Ødegaard and Avseth (2004) proposed a technique called rock physics template (RPT), in which the fluid and the mineralogical content of a reservoir could be estimated on a cross-plot of Vp/Vs ratio against acoustic impedance (AI) of P-wave. Relationships between elastic wave velocities and porosity or density of the formation are also frequently used in many rock physics models. Successful RPT should be made for specific sedimentary basin or area and calibrated for specific rock types with the use of appropriate rock physics models. This ensures taking into account local geological parameters such as lithology and mineralogy, reservoir properties, i.e. porosity, fluid type and saturation, pressure, temperature gradient, and diagenesis. The templates may be used for interpretation of seismic data away from the boreholes or for the corresponding sedimentary basin with similar lithology.

Exercise data ▸
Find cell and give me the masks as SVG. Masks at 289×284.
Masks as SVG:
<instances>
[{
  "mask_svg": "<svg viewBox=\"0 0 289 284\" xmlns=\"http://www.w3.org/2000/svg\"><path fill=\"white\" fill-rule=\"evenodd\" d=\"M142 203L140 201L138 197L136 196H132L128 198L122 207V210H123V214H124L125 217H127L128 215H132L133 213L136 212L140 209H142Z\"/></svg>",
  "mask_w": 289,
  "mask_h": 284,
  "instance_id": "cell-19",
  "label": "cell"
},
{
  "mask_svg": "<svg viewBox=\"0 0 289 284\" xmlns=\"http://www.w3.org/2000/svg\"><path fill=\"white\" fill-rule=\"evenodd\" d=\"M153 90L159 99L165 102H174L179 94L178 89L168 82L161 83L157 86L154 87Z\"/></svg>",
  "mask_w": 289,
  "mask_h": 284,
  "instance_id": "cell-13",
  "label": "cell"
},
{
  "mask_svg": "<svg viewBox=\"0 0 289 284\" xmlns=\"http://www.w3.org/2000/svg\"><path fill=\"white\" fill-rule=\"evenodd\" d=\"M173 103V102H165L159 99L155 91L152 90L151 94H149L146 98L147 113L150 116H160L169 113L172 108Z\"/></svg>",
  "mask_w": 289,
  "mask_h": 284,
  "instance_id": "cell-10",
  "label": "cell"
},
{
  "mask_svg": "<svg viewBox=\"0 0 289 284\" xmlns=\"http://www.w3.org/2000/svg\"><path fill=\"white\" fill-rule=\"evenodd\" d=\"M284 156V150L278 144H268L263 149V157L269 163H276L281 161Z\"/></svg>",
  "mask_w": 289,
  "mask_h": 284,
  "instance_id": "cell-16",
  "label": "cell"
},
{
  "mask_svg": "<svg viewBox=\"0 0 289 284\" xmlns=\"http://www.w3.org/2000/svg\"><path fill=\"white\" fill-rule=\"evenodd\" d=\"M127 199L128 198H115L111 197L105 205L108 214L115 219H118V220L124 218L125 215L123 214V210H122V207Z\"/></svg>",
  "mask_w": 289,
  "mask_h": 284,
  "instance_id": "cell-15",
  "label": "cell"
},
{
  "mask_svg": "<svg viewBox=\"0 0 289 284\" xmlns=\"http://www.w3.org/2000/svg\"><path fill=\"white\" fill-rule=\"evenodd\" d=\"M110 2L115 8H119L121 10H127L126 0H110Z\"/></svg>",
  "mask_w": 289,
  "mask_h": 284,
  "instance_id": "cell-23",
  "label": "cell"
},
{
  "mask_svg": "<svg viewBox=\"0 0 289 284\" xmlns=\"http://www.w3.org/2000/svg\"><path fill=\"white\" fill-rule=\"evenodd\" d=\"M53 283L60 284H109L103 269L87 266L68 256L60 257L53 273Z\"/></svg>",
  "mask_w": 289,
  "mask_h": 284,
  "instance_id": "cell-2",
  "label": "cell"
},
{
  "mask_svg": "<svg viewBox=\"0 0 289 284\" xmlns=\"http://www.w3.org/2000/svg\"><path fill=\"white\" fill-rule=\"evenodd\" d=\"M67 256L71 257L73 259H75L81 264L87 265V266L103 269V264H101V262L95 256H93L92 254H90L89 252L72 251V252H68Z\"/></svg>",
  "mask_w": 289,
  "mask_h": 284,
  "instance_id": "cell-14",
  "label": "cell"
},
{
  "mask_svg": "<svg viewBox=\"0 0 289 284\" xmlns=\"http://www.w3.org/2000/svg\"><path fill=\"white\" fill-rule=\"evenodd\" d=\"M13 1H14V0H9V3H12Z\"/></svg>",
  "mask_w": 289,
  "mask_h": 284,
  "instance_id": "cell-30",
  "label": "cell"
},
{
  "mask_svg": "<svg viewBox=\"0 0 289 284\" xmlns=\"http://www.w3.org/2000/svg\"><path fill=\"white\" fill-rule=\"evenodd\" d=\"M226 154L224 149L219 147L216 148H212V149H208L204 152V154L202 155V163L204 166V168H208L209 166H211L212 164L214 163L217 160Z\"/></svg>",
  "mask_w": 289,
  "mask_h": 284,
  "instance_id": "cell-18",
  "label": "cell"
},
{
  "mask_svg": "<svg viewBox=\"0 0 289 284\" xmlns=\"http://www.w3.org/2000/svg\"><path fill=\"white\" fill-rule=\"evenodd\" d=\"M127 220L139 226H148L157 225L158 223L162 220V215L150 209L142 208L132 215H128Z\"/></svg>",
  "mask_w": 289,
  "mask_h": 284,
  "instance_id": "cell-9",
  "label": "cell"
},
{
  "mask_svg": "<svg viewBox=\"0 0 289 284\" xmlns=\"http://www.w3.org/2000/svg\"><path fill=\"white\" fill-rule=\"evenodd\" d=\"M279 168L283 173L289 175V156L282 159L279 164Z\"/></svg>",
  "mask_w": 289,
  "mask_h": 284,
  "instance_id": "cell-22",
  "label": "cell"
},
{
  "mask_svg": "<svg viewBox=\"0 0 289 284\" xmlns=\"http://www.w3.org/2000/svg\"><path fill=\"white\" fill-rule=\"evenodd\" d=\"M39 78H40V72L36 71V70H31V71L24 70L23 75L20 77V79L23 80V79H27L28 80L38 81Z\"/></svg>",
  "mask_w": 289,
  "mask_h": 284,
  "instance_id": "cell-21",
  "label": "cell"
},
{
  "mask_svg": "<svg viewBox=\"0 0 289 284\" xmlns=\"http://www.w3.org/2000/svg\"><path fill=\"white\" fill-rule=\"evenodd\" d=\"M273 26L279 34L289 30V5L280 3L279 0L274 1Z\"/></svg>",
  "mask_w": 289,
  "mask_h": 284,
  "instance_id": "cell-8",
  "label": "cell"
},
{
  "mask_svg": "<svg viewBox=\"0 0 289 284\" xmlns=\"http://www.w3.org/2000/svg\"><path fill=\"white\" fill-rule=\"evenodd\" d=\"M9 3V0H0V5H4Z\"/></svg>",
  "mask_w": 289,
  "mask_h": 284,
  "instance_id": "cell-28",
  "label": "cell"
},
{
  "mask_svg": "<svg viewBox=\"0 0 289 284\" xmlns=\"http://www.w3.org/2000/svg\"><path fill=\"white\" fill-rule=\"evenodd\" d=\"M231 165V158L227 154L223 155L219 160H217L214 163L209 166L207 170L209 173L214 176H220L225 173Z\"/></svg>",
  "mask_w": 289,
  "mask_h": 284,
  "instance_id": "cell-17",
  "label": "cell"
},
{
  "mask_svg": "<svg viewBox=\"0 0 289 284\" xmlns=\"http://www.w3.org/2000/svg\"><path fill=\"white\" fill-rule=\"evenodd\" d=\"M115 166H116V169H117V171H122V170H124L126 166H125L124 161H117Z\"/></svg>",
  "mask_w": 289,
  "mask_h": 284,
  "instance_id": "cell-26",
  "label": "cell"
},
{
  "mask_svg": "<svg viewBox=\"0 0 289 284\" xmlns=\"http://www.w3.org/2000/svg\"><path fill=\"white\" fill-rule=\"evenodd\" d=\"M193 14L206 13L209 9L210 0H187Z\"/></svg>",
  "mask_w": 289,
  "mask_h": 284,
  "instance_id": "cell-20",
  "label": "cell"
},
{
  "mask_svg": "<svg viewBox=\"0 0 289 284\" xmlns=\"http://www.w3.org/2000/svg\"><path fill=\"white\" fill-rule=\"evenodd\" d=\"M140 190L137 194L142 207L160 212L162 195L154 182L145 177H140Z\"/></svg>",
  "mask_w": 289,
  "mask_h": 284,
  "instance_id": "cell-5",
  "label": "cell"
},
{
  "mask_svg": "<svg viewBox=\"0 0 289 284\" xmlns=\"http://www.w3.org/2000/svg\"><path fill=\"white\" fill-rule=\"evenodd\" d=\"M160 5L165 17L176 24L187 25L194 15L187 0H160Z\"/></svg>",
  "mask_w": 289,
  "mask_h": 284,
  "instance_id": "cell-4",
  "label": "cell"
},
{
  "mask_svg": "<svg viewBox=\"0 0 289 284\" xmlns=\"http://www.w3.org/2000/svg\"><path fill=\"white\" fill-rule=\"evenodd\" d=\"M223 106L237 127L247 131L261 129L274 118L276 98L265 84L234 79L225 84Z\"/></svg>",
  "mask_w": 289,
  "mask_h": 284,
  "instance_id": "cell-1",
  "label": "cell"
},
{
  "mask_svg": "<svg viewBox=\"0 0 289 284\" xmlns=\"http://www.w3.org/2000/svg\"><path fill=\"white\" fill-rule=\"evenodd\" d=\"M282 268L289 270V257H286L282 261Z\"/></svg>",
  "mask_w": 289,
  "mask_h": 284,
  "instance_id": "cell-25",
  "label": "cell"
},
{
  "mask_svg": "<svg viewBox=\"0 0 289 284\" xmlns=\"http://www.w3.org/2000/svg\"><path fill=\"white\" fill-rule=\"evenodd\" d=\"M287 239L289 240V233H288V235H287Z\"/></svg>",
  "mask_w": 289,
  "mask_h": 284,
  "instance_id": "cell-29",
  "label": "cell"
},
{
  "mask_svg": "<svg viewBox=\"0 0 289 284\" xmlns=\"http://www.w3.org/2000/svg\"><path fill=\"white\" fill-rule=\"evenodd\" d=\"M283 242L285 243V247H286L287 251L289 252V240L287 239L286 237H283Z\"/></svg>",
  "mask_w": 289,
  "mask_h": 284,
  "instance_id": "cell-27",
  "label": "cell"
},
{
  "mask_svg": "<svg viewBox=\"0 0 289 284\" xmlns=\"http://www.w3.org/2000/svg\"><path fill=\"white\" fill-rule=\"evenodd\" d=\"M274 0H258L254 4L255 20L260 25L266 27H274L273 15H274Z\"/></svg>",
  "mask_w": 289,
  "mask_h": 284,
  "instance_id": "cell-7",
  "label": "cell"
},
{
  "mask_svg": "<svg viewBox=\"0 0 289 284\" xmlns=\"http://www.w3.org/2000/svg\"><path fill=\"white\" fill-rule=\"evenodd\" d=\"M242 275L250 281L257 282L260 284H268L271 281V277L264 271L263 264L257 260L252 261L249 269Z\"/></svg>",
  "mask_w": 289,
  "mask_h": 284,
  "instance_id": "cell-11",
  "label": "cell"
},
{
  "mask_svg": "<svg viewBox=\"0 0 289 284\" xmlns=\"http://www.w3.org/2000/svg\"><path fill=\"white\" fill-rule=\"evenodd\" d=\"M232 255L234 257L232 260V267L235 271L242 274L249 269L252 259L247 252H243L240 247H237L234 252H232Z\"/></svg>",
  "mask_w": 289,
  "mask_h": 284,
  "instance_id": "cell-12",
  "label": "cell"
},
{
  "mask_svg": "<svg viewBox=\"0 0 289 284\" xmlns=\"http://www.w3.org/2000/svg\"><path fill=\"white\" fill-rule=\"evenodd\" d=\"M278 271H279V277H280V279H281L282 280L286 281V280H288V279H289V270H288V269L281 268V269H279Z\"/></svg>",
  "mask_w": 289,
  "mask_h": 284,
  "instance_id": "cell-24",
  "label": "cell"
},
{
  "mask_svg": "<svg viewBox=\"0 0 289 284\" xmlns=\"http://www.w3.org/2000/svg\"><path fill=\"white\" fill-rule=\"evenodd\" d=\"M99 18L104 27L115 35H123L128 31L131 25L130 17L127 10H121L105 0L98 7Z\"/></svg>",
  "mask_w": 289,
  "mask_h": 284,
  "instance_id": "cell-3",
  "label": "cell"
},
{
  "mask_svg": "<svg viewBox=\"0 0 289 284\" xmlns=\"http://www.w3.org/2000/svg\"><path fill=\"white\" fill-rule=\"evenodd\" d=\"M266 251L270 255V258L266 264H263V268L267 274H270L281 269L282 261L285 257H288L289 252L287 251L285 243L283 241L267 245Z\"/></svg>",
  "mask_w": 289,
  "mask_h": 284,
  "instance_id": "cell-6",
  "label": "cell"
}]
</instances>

What is expected ▸ Reproduce word for word the portion of the rock physics template passage that opens with the words containing "Ødegaard and Avseth" and closes with "with similar lithology.".

Answer to the exercise ▸
Ødegaard and Avseth (2004) proposed a technique called rock physics template (RPT), in which the fluid and the mineralogical content of a reservoir could be estimated on a cross-plot of Vp/Vs ratio against acoustic impedance (AI) of P-wave. Relationships between elastic wave velocities and porosity or density of the formation are also frequently used in many rock physics models. Successful RPT should be made for specific sedimentary basin or area and calibrated for specific rock types with the use of appropriate rock physics models. This ensures taking into account local geological parameters such as lithology and mineralogy, reservoir properties, i.e. porosity, fluid type and saturation, pressure, temperature gradient, and diagenesis. The templates may be used for interpretation of seismic data away from the boreholes or for the corresponding sedimentary basin with similar lithology.